SHORT PROBLEM A — Which lines of the records contain the string "millimetres"? Find and copy each one, treating case as significant.

BEGIN ARTICLE

Siebert H. (Bud) Henderson, a frontier tough who had fled a shooting scrape
in Lincoln County, New Mexico, was a suspect, as was a Mormon friend of
Gilbert Webb's with the unlikely name of Sheriff Marshall. Like Gilbert
Webb, Marshall was wanted in Utah for some previous criminal activity.
Andy Carlson, only 13 at the time, later bragged to a friend that he held
the horses at the robbery. Cunningham, and possibly Henderson, were the
only real gentiles in the gang. With the exception of Gilbert Webb at 52
and Wall Follett at 41 years of age, these were young men, ranging in age
from the teens to the late 20's.(11)
Milton Rogers, who admitted that his father, Dave, had
helped plan the holdup, insisted that the elder Rogers later had second
thought. On the appointed day, the three Follett brothers came by to get
Dave, who, with Siebert Henderson, was cleaning an irrigation ditch. "You
boys go on," Dave exclaimed, "I've decided to stay out of it; but I'll
keep my mouth shut." One of the Folletts pulled his six-shooter and told
Dave to get saddled. It was too late to back out.(12)
Some of the robbers were in the Cedar Springs country
as early as Wednesday, May 8, building fortifications along the top of
a defile through which the military road passed. The defile was formed
by a perpendicular wall of rock rising 60 feet above the roadbed on the
east and a somewhat lower ledge west of the road. Just beyond the lower
ledge, the ground sloped rather steeply down to the dry creek bed of Cottonwood
Creek. Brush piled around the rock breastworks hid them from view of anyone
passing on the road. The location was just three miles north of Wiley Holladay's
house on Underwood Wash. Although the road carried little traffic, the
men were careful to stay out of sight of passersby. Nevertheless, Sgt.

END ARTICLE
BEGIN SOURCE RECORDS

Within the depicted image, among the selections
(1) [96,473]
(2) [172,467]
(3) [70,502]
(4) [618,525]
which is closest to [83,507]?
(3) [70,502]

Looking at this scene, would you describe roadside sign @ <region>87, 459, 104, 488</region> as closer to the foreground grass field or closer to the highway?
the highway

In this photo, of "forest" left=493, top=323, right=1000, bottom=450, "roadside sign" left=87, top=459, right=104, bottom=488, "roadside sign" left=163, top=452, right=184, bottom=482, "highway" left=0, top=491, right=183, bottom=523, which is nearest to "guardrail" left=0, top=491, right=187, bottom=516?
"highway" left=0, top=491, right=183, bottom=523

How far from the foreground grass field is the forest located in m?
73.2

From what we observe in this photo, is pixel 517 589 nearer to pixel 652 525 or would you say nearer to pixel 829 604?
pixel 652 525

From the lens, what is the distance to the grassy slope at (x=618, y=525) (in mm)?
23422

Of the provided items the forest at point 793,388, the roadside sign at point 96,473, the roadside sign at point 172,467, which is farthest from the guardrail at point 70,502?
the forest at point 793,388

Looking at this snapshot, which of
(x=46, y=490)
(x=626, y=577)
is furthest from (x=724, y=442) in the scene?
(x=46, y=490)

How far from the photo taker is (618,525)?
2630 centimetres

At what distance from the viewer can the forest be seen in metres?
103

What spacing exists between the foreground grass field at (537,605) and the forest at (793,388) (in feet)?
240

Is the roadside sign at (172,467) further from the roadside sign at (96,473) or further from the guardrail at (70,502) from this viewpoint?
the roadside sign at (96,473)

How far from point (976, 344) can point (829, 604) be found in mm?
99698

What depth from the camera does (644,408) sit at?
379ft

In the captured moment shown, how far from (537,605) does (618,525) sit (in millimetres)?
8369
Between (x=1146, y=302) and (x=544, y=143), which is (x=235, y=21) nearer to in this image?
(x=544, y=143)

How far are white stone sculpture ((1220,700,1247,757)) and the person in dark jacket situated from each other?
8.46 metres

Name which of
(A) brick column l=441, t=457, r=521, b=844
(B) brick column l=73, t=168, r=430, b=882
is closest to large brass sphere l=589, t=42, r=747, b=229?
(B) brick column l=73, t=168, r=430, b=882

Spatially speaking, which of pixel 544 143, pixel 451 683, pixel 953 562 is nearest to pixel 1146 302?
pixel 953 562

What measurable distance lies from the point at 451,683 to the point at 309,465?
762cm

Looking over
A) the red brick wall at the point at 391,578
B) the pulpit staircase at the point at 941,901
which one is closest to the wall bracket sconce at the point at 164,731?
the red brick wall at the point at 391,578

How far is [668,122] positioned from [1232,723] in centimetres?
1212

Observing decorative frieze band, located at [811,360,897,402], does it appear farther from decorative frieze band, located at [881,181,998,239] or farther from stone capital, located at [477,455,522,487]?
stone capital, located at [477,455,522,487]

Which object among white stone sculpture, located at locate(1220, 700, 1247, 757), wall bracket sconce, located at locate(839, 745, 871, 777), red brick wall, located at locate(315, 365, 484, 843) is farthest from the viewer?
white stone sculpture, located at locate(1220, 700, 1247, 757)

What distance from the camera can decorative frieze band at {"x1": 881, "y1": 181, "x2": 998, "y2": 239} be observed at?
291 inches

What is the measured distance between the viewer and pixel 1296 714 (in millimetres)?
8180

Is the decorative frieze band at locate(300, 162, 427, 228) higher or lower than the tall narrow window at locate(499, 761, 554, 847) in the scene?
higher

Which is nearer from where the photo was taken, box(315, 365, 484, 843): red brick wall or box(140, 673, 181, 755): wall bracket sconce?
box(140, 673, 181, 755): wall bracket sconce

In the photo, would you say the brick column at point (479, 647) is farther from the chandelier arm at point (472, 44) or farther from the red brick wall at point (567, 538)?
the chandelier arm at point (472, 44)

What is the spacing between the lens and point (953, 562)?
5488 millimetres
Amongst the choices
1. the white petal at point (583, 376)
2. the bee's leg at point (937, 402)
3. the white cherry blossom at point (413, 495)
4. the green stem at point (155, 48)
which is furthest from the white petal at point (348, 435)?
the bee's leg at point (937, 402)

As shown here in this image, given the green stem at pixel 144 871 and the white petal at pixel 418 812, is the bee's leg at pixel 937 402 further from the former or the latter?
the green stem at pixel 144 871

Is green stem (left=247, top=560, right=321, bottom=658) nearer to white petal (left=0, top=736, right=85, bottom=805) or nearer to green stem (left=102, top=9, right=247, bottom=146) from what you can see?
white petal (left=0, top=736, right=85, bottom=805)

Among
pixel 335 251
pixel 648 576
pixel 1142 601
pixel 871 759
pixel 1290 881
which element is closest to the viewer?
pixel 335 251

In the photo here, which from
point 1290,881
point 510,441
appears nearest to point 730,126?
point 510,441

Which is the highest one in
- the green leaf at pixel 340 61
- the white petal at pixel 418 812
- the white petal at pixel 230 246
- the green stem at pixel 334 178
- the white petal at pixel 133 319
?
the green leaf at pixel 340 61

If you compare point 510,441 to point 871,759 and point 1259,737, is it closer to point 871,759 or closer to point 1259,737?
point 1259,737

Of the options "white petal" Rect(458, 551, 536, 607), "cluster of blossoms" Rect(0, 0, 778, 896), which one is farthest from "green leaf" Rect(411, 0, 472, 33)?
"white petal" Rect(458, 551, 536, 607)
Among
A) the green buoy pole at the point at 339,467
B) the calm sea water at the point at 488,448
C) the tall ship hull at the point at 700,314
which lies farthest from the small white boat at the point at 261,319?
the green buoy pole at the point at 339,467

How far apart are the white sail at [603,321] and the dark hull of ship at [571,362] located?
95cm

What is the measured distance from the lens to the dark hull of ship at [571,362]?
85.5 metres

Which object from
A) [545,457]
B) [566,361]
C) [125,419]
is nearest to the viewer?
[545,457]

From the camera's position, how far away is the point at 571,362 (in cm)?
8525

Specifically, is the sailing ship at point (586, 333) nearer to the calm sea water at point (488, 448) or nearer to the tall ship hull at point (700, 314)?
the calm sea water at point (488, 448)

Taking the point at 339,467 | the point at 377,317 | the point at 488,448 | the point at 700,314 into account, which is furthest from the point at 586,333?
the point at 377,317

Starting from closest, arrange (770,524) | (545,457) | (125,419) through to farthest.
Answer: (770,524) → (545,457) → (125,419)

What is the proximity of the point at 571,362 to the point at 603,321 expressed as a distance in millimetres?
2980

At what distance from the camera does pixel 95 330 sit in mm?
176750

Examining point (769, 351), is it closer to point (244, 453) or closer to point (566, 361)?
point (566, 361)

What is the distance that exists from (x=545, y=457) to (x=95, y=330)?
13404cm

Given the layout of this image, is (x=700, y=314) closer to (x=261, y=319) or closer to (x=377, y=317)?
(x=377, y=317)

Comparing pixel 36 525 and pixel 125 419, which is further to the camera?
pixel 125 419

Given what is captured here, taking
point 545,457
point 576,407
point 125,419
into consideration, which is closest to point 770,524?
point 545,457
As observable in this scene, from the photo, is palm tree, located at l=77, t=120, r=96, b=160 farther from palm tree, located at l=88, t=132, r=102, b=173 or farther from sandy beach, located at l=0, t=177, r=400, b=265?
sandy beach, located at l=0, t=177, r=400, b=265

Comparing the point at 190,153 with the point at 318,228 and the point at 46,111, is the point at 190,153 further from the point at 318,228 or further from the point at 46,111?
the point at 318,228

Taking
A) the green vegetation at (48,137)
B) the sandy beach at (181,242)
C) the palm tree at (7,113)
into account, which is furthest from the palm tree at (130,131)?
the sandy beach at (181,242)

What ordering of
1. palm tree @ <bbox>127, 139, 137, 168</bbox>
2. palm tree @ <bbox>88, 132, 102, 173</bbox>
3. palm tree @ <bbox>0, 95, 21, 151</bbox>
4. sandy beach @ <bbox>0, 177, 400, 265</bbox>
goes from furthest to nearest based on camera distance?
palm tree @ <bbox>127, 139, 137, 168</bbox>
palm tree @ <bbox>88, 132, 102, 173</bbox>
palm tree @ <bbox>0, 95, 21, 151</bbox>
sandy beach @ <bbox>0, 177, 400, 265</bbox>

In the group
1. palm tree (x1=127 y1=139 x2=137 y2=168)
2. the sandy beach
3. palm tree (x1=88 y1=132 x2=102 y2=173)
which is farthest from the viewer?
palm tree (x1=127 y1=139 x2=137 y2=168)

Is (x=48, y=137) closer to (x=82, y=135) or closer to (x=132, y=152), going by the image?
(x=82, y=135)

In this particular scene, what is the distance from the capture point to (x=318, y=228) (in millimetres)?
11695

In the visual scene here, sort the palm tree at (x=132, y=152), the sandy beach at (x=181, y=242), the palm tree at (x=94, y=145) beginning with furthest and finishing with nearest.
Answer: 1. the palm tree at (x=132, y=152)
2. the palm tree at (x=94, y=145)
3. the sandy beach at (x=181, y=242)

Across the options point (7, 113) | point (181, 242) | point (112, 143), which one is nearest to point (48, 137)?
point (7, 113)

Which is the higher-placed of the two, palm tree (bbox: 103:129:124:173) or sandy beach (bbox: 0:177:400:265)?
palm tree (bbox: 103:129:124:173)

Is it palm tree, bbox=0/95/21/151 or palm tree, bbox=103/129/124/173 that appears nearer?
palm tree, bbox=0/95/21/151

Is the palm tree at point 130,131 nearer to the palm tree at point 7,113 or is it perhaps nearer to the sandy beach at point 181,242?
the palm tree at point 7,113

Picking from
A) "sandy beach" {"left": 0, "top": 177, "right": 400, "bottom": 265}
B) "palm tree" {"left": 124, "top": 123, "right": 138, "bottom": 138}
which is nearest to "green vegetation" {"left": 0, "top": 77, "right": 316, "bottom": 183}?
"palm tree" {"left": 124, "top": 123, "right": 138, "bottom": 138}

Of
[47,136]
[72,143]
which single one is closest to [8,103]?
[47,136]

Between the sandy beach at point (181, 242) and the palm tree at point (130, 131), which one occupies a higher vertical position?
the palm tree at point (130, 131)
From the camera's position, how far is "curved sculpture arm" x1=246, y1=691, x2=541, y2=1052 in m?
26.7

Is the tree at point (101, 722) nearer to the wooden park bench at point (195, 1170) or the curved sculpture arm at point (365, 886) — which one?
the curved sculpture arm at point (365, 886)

END SOURCE RECORDS

SHORT PROBLEM B — Can you summarize the robbery passage in three sentences?

SOLUTION A —
In the captured moment shown, how far from (537,605) does (618,525) sit (in millimetres)?
What is the measured distance between the viewer and pixel 1296 714 (in millimetres)?
5488 millimetres
What is the proximity of the point at 571,362 to the point at 603,321 expressed as a distance in millimetres?
In this particular scene, what is the distance from the capture point to (x=318, y=228) (in millimetres)?

SOLUTION B — Apart from Gilbert Webb at 52 and Wall Follett at 41, the suspected gang members, who included Bud Henderson and Sheriff Marshall, were young men ranging from their teens to their late 20's. Milton Rogers said his father, Dave, helped plan the holdup but later decided to stay out of it, until one of the Follett brothers drew a six-shooter and told him to get saddled. As early as Wednesday, May 8, some of the robbers were building brush-hidden fortifications along the top of a defile on the military road, three miles north of Wiley Holladay's house.